From the entries below, return only the lines starting at the one that contains "Characterize element at" and ending at the one that contains "Δt(171Å) +0/+6/+12 min. Source: automated SDO event catalogue.", exactly as they stand.

#### PROVIDED INFORMATION:

[Start of section]

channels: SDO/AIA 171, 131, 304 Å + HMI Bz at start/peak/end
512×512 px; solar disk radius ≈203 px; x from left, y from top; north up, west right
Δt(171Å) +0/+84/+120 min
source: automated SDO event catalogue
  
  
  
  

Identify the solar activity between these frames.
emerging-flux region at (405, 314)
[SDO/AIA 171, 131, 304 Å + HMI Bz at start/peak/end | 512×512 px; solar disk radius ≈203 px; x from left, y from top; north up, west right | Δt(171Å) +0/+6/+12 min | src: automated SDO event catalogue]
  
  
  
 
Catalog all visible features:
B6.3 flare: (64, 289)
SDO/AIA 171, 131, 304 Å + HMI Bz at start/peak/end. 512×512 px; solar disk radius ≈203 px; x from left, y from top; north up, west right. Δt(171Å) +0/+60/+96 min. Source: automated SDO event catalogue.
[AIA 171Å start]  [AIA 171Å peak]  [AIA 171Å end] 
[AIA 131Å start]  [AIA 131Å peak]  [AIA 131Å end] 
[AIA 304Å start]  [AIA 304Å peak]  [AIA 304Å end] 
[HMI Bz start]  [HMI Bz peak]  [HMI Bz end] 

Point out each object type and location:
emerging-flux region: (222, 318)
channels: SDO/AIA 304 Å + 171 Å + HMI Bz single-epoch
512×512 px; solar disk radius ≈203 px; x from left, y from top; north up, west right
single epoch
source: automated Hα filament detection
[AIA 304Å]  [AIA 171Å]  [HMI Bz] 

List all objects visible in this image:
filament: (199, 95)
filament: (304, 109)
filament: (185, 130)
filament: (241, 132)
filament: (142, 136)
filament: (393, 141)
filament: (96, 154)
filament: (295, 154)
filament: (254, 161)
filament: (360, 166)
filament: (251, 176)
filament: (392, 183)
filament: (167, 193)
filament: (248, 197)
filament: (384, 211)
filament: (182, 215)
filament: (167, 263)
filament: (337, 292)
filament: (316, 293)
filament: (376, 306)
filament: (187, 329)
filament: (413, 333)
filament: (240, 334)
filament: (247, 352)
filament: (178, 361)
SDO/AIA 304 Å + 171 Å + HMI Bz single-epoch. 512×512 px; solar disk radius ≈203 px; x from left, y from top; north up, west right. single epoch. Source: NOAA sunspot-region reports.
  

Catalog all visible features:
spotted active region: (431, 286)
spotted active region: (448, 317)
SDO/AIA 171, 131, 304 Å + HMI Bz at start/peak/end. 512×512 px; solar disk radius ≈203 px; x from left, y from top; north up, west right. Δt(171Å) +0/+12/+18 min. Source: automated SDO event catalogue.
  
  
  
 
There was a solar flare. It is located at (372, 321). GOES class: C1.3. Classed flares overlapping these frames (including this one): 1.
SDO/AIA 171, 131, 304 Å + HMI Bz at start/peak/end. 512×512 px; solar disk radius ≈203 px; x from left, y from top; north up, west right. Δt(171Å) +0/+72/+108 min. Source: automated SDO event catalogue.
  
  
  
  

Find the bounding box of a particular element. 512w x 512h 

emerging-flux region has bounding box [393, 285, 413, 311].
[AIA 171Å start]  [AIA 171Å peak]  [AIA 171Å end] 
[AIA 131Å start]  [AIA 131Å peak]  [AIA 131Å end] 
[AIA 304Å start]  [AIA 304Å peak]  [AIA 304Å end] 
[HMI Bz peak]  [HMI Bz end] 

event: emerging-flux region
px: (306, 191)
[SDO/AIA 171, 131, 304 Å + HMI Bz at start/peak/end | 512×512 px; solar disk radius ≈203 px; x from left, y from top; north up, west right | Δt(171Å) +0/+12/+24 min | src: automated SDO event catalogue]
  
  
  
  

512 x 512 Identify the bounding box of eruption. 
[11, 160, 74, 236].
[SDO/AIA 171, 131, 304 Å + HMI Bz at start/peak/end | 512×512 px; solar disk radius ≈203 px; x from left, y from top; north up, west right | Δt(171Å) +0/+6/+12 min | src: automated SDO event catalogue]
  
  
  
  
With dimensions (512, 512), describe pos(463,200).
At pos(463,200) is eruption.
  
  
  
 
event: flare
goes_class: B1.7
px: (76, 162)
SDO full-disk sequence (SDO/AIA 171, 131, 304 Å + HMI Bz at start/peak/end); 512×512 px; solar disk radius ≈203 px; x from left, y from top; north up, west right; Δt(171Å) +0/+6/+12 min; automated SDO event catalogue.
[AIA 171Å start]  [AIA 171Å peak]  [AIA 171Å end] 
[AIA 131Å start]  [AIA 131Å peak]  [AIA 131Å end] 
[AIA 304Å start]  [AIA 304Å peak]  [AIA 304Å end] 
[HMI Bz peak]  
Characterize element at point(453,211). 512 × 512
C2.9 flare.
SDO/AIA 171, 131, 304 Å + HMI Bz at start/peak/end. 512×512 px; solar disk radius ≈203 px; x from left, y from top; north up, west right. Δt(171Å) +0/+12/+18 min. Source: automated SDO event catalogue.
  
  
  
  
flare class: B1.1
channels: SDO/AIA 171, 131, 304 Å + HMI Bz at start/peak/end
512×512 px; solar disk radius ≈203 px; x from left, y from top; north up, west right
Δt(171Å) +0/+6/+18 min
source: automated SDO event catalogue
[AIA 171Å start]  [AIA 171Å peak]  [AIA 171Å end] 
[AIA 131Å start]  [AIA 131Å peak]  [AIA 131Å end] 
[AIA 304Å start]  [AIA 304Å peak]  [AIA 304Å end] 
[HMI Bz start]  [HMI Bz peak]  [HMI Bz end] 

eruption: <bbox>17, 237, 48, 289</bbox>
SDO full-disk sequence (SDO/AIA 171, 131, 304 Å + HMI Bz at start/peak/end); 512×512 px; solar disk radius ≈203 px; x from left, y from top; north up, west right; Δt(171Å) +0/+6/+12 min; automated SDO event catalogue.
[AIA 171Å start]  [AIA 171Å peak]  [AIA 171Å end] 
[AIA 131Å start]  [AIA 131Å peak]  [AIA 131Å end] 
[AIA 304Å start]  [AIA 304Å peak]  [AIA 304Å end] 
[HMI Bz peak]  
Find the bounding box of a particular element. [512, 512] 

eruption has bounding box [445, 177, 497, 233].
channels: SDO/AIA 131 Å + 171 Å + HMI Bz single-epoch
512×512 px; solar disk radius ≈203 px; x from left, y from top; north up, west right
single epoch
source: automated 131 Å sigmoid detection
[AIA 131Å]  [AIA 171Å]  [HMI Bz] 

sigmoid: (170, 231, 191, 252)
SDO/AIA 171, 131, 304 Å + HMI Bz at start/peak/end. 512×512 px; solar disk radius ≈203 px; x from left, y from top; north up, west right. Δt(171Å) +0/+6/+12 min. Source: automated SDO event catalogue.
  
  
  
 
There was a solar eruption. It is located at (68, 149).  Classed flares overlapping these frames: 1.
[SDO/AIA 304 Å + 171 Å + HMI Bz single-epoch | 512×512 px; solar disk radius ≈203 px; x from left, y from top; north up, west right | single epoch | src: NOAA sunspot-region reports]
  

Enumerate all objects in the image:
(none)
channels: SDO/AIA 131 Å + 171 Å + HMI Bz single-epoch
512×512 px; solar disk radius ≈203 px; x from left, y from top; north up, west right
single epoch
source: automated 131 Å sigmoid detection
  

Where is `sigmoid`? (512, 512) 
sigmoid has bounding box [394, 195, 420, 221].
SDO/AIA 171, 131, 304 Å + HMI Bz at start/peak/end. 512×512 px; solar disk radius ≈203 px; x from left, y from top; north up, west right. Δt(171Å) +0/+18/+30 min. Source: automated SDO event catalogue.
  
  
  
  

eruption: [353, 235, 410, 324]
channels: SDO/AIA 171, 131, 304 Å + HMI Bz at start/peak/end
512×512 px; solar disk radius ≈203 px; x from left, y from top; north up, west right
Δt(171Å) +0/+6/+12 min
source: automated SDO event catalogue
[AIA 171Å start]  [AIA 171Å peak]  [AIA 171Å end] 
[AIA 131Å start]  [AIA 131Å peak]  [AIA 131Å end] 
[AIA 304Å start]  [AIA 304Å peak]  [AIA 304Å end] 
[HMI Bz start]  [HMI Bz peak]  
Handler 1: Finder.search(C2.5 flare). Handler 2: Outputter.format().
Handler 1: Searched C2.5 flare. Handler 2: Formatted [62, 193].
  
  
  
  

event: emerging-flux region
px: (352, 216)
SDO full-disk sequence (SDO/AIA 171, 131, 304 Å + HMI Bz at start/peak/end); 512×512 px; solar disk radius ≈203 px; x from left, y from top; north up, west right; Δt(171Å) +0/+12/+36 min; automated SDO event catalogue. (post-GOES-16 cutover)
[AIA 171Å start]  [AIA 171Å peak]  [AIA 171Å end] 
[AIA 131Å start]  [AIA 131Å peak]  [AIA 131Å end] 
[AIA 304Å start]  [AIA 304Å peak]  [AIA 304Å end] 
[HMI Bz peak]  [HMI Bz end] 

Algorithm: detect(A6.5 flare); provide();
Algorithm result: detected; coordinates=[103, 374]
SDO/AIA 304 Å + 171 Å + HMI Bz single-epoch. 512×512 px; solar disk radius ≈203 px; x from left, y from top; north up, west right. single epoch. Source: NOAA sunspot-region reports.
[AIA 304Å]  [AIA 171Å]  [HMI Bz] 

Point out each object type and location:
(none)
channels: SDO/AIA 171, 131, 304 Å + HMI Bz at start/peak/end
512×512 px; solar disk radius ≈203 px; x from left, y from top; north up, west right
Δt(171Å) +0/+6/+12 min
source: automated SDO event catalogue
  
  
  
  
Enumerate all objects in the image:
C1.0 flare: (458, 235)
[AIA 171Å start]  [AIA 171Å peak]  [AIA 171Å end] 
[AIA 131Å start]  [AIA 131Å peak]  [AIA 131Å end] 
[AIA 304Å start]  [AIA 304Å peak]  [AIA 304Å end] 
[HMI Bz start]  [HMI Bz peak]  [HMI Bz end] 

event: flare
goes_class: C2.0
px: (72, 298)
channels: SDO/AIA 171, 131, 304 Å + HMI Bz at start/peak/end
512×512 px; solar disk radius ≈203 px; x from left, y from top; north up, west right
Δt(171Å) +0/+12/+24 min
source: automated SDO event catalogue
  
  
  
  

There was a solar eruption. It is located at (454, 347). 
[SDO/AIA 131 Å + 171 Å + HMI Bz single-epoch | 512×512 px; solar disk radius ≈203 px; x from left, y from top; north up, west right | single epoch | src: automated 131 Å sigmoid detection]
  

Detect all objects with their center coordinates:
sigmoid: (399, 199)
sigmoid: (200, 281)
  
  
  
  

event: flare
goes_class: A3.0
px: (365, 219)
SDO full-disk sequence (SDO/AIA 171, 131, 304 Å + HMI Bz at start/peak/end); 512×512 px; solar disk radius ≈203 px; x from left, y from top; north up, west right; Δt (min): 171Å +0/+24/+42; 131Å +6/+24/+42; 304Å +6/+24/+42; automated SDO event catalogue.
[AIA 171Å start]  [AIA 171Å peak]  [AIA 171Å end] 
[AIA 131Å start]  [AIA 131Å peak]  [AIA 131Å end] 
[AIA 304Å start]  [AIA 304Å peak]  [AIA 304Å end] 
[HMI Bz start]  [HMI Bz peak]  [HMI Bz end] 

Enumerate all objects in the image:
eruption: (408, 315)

[End of section]

#### ANSWER AREA:
Characterize element at point(453,211). 512 × 512
C2.9 flare.
SDO/AIA 171, 131, 304 Å + HMI Bz at start/peak/end. 512×512 px; solar disk radius ≈203 px; x from left, y from top; north up, west right. Δt(171Å) +0/+12/+18 min. Source: automated SDO event catalogue.
  
  
  
  
flare class: B1.1
channels: SDO/AIA 171, 131, 304 Å + HMI Bz at start/peak/end
512×512 px; solar disk radius ≈203 px; x from left, y from top; north up, west right
Δt(171Å) +0/+6/+18 min
source: automated SDO event catalogue
[AIA 171Å start]  [AIA 171Å peak]  [AIA 171Å end] 
[AIA 131Å start]  [AIA 131Å peak]  [AIA 131Å end] 
[AIA 304Å start]  [AIA 304Å peak]  [AIA 304Å end] 
[HMI Bz start]  [HMI Bz peak]  [HMI Bz end] 

eruption: <bbox>17, 237, 48, 289</bbox>
SDO full-disk sequence (SDO/AIA 171, 131, 304 Å + HMI Bz at start/peak/end); 512×512 px; solar disk radius ≈203 px; x from left, y from top; north up, west right; Δt(171Å) +0/+6/+12 min; automated SDO event catalogue.
[AIA 171Å start]  [AIA 171Å peak]  [AIA 171Å end] 
[AIA 131Å start]  [AIA 131Å peak]  [AIA 131Å end] 
[AIA 304Å start]  [AIA 304Å peak]  [AIA 304Å end] 
[HMI Bz peak]  
Find the bounding box of a particular element. [512, 512] 

eruption has bounding box [445, 177, 497, 233].
channels: SDO/AIA 131 Å + 171 Å + HMI Bz single-epoch
512×512 px; solar disk radius ≈203 px; x from left, y from top; north up, west right
single epoch
source: automated 131 Å sigmoid detection
[AIA 131Å]  [AIA 171Å]  [HMI Bz] 

sigmoid: (170, 231, 191, 252)
SDO/AIA 171, 131, 304 Å + HMI Bz at start/peak/end. 512×512 px; solar disk radius ≈203 px; x from left, y from top; north up, west right. Δt(171Å) +0/+6/+12 min. Source: automated SDO event catalogue.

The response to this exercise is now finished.